## Exercise description
Reproduce word for word the portion of the article on the Rick Husband and Mike Anderson memorial that opens with the words "Rick Husband, Mike" and closes after the words "of space flight.".

## Document extract

— begin —

Rick Husband, Mike Anderson 'fervently lived for God' Feb 3, 2003

By Staff

Rick Husband

HOUSTON (BP)--Astronauts Rick Husband and Michael Anderson were remembered in their home church Feb. 2 as men who fervently lived for God more than having achieved their childhood dreams of space flight.

Husband, 45, commander of the Space Shuttle Columbia, and payload commander Anderson, 43, were among the seven astronauts killed Feb. 1 when the spacecraft broke apart and disintegrated over north Texas just 16 minutes from their landing in Florida.

Both astronauts attended Grace Community Church, an interdenominational church in the southeastern Houston suburb of Clear Lake.

"Rick and Mike were men who fervently lived for God," senior pastor Steve Riggle told thousands of mourners at three morning services Feb. 2, the AP reported. "We celebrate they are in the hands of the Lord."

Husband, father of a son and a daughter, sang in the choir at Grace Community and led a weekly prayer group for fathers called "Dads in the Gap," executive pastor Garrett Booth told The Washington Post. He had been a member for eight years.

Anderson, married with two daughters, had been at the church for four years. Although described as "kind of quiet," The Post reported that Anderson -- one of a few African American astronauts -- was aware of his status as a role model. The newspaper said he often spoke at schools, encouraging students to follow their dreams.

Video tapes of both men recorded before their Columbia mission were played during the Feb. 2 services at Grace Community Church.

"If I ended up at the end of my life having been an astronaut, but having sacrificed my family along the way or living my life in a way that didn't glorify God, then I would look back on it with great regret," Husband said on the video. "Having become an astronaut would not really have mattered all that much.

"And I finally came to realize that what really meant the most to me was to try and live my life the way God wanted me to and to try and be a good husband to Evelyn and to be a good father to my children."

Anderson's tape included a mention that both he and Husband had faced a lot of challenges during their training.

"Rick and I both feel we were put on this mission for a reason and we have tried to meet all those challenges with prayer," Anderson said in his video.

"Through these days of tragedy there comes, somehow, the light of triumph," Riggle told the congregation, according to the Houston Chronicle. "I don't think you have one without the other, unless when tragedy comes, you quit."

— end —

## Records supplied
— begin —

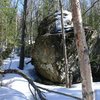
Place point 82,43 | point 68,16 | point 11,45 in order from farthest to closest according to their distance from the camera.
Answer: point 68,16 → point 11,45 → point 82,43

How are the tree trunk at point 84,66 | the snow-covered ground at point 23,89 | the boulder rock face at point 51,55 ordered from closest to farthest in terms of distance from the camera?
the tree trunk at point 84,66 → the snow-covered ground at point 23,89 → the boulder rock face at point 51,55

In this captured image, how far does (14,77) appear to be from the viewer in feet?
46.1

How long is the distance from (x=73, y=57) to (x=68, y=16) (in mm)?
2707

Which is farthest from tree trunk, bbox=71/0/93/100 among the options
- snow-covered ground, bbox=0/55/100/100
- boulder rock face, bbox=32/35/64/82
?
boulder rock face, bbox=32/35/64/82

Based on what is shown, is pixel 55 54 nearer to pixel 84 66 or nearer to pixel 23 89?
pixel 23 89

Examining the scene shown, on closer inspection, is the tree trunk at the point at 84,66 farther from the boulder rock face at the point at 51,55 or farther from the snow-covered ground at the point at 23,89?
the boulder rock face at the point at 51,55

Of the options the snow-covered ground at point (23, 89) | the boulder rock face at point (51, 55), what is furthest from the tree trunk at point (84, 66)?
the boulder rock face at point (51, 55)

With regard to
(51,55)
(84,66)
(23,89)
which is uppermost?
(51,55)

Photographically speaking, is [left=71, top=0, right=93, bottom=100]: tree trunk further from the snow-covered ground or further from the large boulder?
the large boulder

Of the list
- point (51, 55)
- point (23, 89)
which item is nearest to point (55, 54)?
point (51, 55)

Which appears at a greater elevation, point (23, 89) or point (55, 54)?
point (55, 54)

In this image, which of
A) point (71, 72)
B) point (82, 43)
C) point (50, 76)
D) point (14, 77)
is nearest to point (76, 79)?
point (71, 72)

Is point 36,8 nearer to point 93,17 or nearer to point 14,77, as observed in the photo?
point 93,17

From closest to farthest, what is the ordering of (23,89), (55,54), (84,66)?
1. (84,66)
2. (23,89)
3. (55,54)
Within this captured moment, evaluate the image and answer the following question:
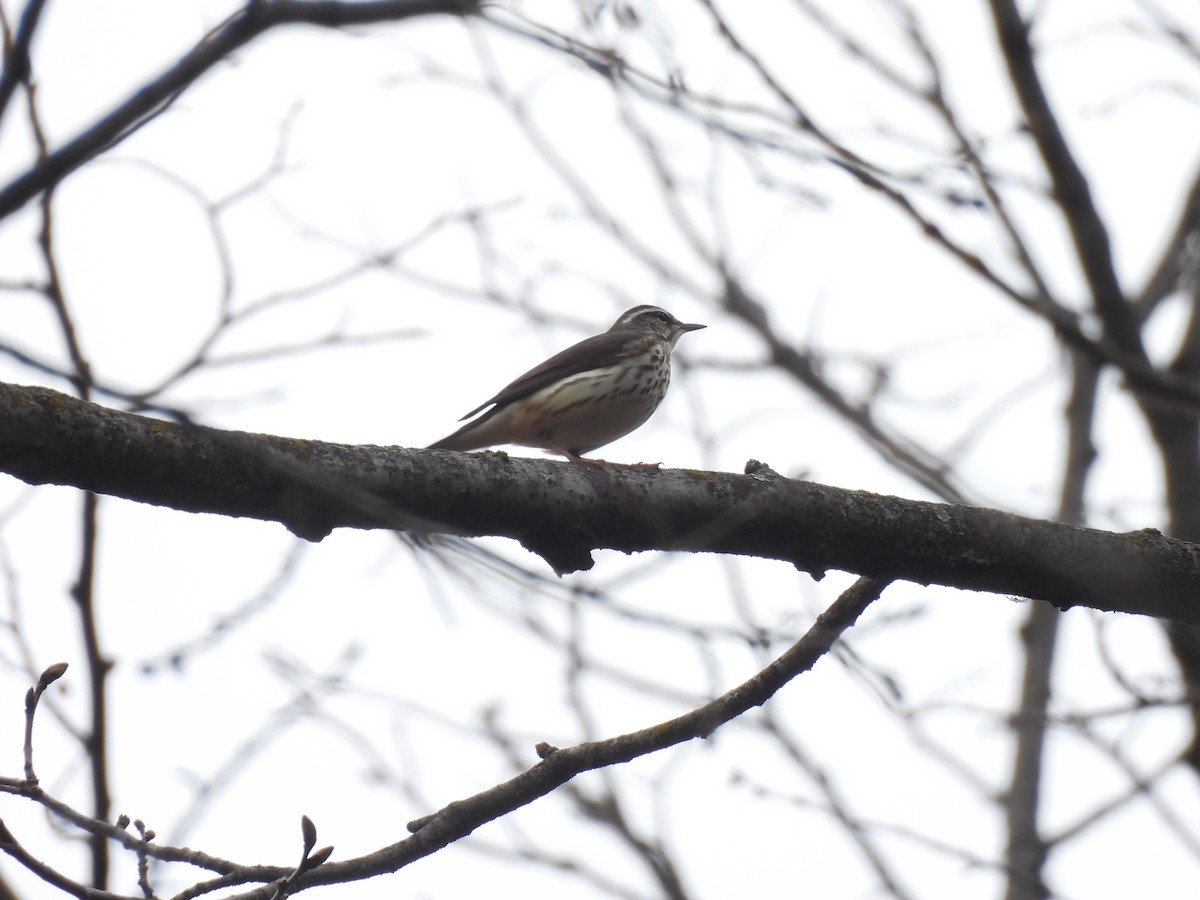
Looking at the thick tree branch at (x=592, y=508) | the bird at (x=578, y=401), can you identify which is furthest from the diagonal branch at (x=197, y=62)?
the bird at (x=578, y=401)

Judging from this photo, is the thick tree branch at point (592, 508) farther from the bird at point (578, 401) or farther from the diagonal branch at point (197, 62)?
the bird at point (578, 401)

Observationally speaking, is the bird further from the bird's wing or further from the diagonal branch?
the diagonal branch

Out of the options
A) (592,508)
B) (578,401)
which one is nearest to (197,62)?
(592,508)

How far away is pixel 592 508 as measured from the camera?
441cm

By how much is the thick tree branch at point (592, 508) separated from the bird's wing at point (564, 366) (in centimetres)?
390

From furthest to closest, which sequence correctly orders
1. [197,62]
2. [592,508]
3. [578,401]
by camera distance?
[578,401] → [592,508] → [197,62]

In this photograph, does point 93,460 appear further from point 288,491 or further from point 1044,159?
point 1044,159

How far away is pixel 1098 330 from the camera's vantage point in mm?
7703

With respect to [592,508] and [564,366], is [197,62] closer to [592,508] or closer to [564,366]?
[592,508]

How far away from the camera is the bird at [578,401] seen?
28.3 feet

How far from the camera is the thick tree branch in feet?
12.1

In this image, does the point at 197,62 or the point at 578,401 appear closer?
the point at 197,62

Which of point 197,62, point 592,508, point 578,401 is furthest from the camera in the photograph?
point 578,401

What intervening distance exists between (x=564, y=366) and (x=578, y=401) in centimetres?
40
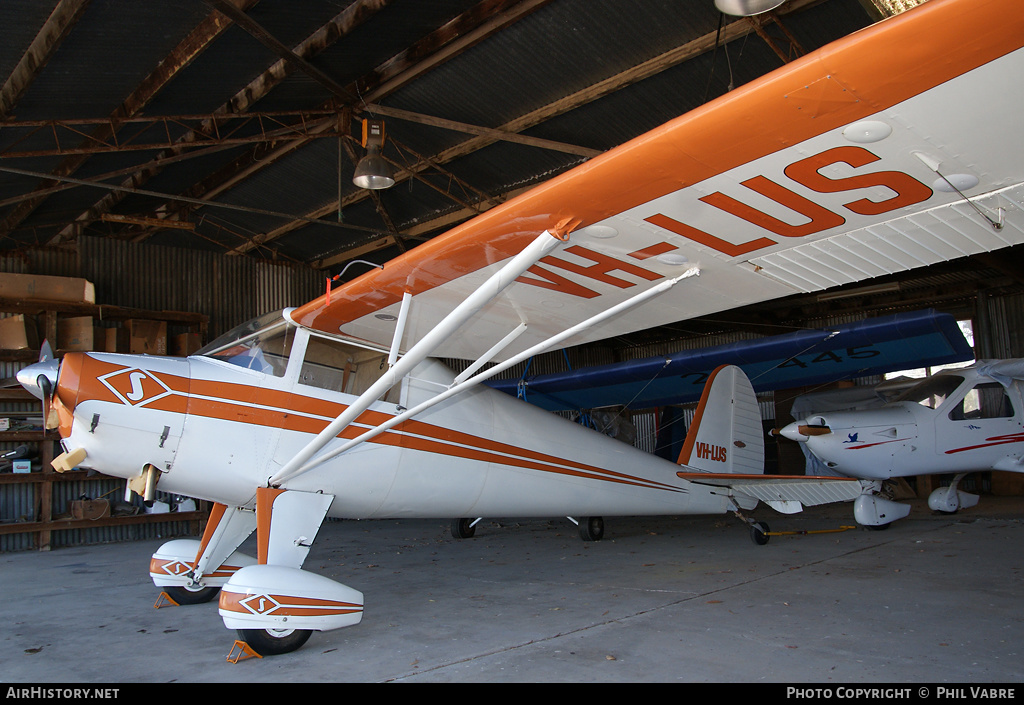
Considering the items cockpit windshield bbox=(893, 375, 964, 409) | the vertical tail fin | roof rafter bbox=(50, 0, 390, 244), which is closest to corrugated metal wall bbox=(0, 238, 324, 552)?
roof rafter bbox=(50, 0, 390, 244)

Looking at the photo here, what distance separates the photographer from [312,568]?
6.05m

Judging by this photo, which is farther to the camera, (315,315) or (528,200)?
(315,315)

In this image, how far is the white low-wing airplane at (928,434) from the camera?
789 centimetres

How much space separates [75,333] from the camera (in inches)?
368

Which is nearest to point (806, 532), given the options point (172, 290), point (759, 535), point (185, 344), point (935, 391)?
point (759, 535)

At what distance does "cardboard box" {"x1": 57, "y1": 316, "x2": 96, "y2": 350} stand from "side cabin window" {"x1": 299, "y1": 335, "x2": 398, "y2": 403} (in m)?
6.64

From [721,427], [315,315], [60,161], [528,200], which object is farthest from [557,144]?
[60,161]

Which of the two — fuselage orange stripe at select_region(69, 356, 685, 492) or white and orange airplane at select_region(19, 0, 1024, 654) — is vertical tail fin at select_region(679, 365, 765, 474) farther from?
fuselage orange stripe at select_region(69, 356, 685, 492)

— end —

## Full solution
Rick Husband, Mike Anderson 'fervently lived for God' Feb 3, 2003

By Staff

Rick Husband

HOUSTON (BP)--Astronauts Rick Husband and Michael Anderson were remembered in their home church Feb. 2 as men who fervently lived for God more than having achieved their childhood dreams of space flight.